In a press release from the SATTA board of directors, the tobacco representative body said that a day of tobacco excise collection would pay the cost of the IMF’s R70 billion loan for nearly three weeks.
The Board of Directors is represented by Johnny Moloto of British American Tobacco SA, Shadrack Sibisi of the Black Tobacco Farmers Association, Zacharia Motsumi of SATTA and Rudolf Ottermann of Limpopo Tobacco Processors.
Tobacco industry heavyweights add that the IMF’s global emergency support once again highlights the “utter irrationality” of the government’s decision to extend the ban on the legal sale of tobacco products under national lockdown alert level three.
They further stress that the South African citizen will bear the brunt of the debts owed amounting to billions of rand in interest. “As a result of the ban on the sale of legal tobacco, the government is losing Rand 35 million a day in lost excise payments while criminals and illegal suppliers cash in,” the administrators said.
RFI provides rapid, low-access assistance to member countries to address a wide range of urgent needs, including commodity price shocks, natural disasters, conflict and post-conflict situations, and emergencies resulting from the fragility.
In the last 126 days of the tobacco sales ban, the South African government has “refused” to collect nearly 4.5 billion rand in taxes on cigarettes.
“That’s enough to pay more than six years of interest on the IMF loan.

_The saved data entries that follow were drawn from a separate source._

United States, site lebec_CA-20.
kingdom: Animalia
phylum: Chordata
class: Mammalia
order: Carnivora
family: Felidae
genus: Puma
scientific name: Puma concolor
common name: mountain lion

A single day of tobacco excise revenue would cover the cost of the IMF loan for nearly three weeks. This is the extent of the loss suffered by the country, “criticized the directors.
They urged the government to “do the math and immediately lift the ban on the sale of tobacco products.” The cost of this loan is around 700 million Rand each year. This equates to R 2 million a day amid financial strains for the country in desperate need of money to spend on essential services, directors say.

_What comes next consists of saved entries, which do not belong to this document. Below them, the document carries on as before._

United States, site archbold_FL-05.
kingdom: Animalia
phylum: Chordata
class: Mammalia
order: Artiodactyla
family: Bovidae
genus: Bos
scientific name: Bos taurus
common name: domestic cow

“This is what we, as South Africans, have to pay just to have the right to borrow this money from the IMF. It doesn’t even include the repayment of an actual cent from the billion rand. Our government goes to the United States and borrows emergency money at a cost of R 2 million per day while putting itself in a situation where it is unable to collect R 35 million per day in tobacco taxes. .

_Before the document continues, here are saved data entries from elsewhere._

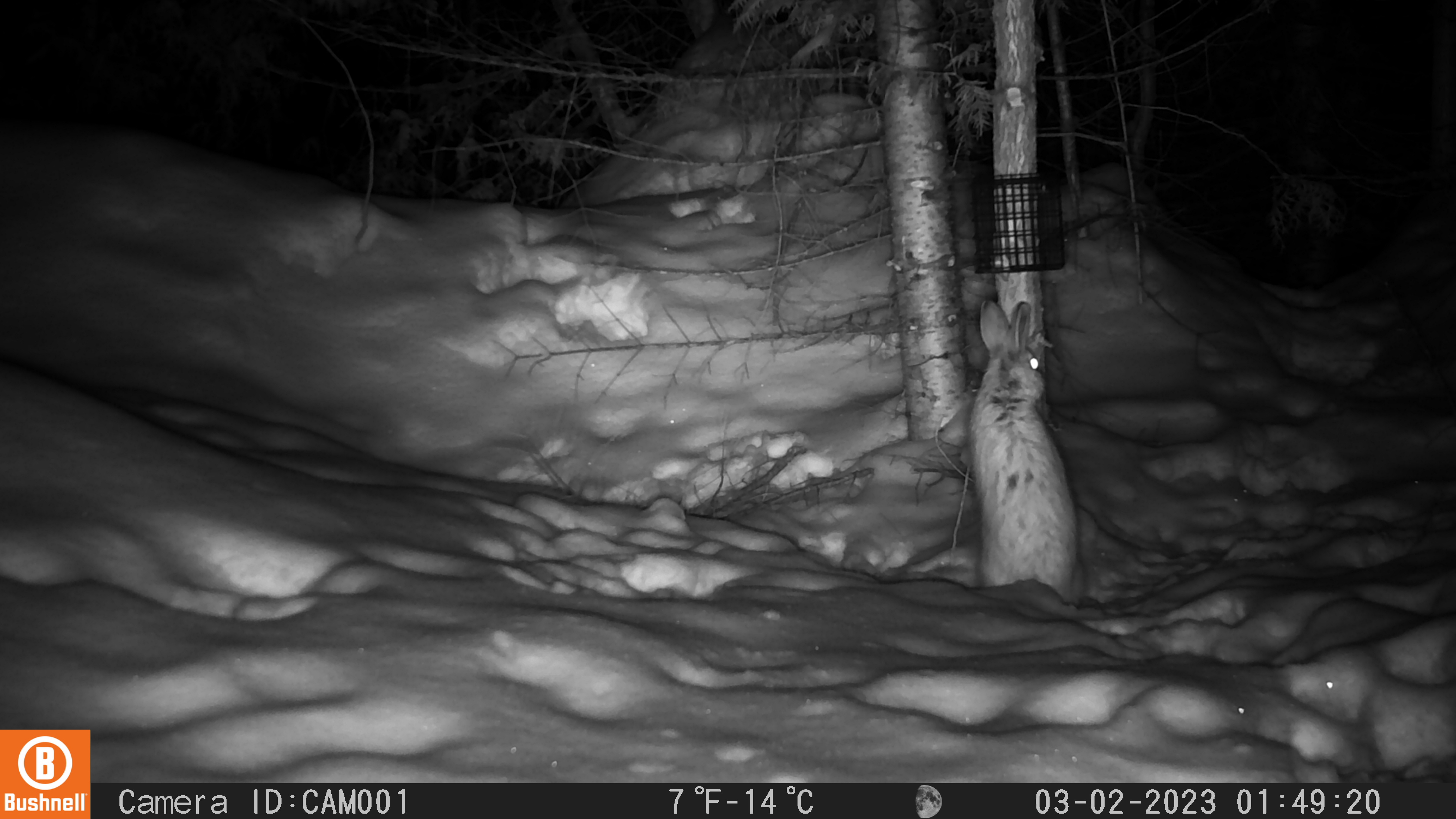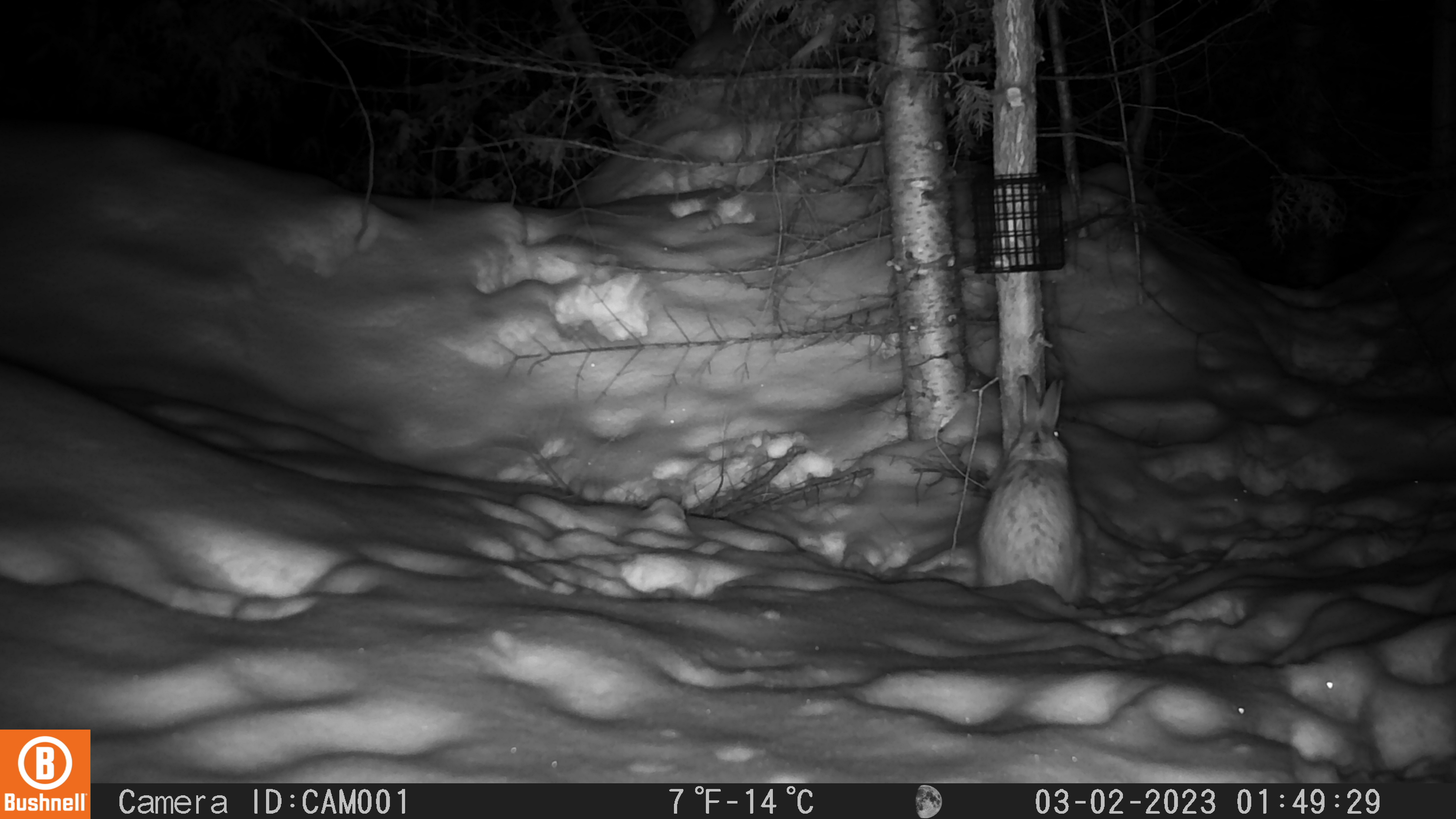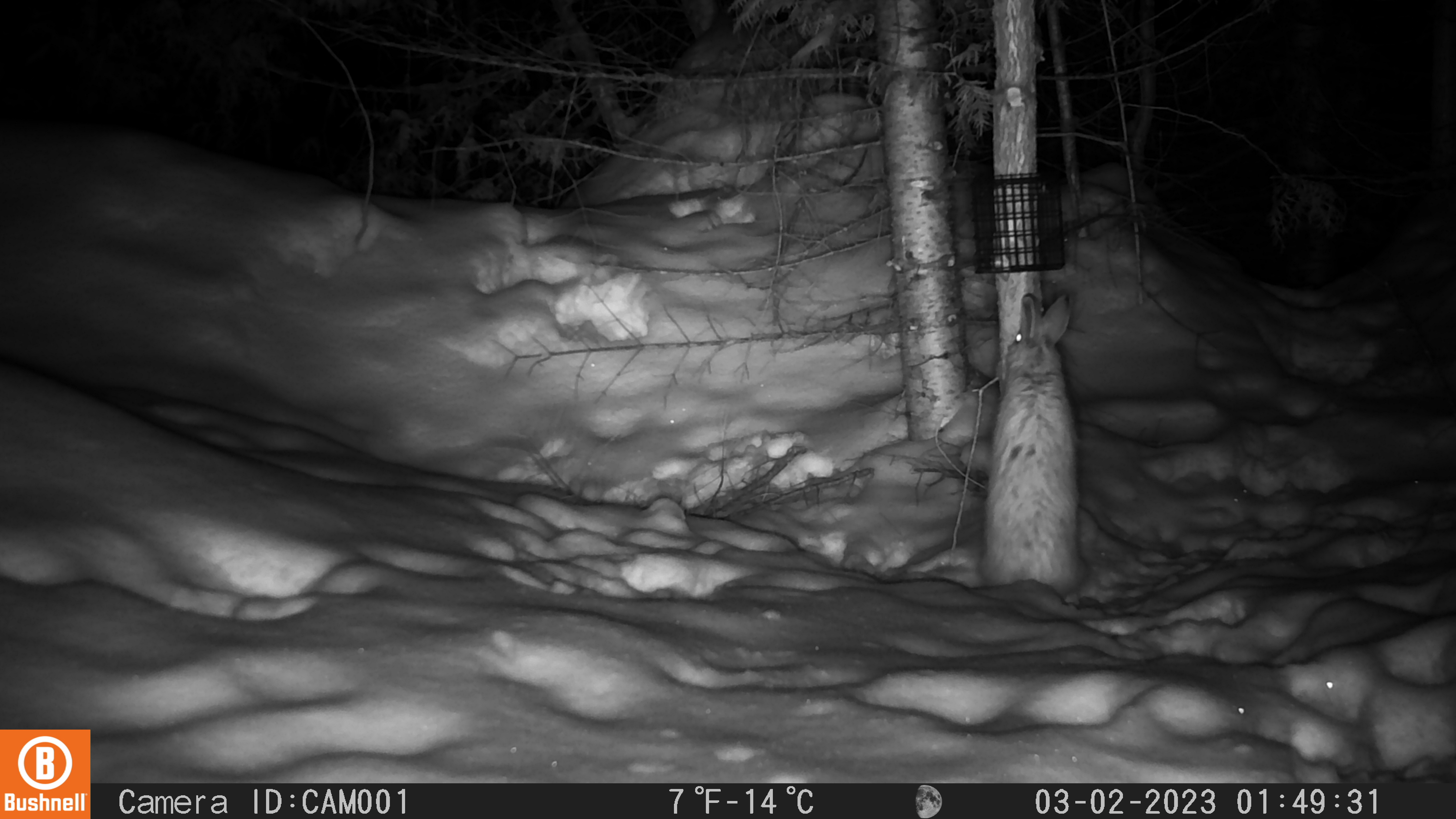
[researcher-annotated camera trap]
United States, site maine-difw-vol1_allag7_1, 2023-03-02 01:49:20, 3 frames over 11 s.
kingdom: Animalia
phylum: Chordata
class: Mammalia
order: Lagomorpha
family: Leporidae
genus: Lepus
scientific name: Lepus americanus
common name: snowshoe hare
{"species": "snowshoe hare (Lepus americanus)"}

Mr. Minister, see you in court next week
Meanwhile, a massive confrontation is expected in court as Batsa comes face to face with Cogta Minister Nkosazana Dlamini Zuma next week over the widely controversial tobacco ban. The cigarette juggernaut is the maker of Dunhill and Lucky Strike, among others, and has gone months without being able to sell its products as the government continues to enforce the smoking ban.
In a turn of events in June, the Western Cape High Court announced the six-week postponement of the case between the government and the tobacco giant.
Meanwhile, the Fair-Trade Independent Tobacco Association (Fita) filed its request to appeal the Pretoria High Court ruling which upheld the ban on the sale of tobacco products. The association appealed to the Supreme Court of Appeal (SCA) in Bloemfontein.
After another blow to the High Court in Pretoria last week, Fita’s attempt to appeal an earlier ruling was dismissed. The chairman of the tobacco lobby group, Sinenhlanhla Mnguni, said the association would remain steadfast in its legal pursuit to overturn the widely controversial decision.
“We have submitted our request and the SCA will give a directive response on when other documents should be filed,” Mnguni said.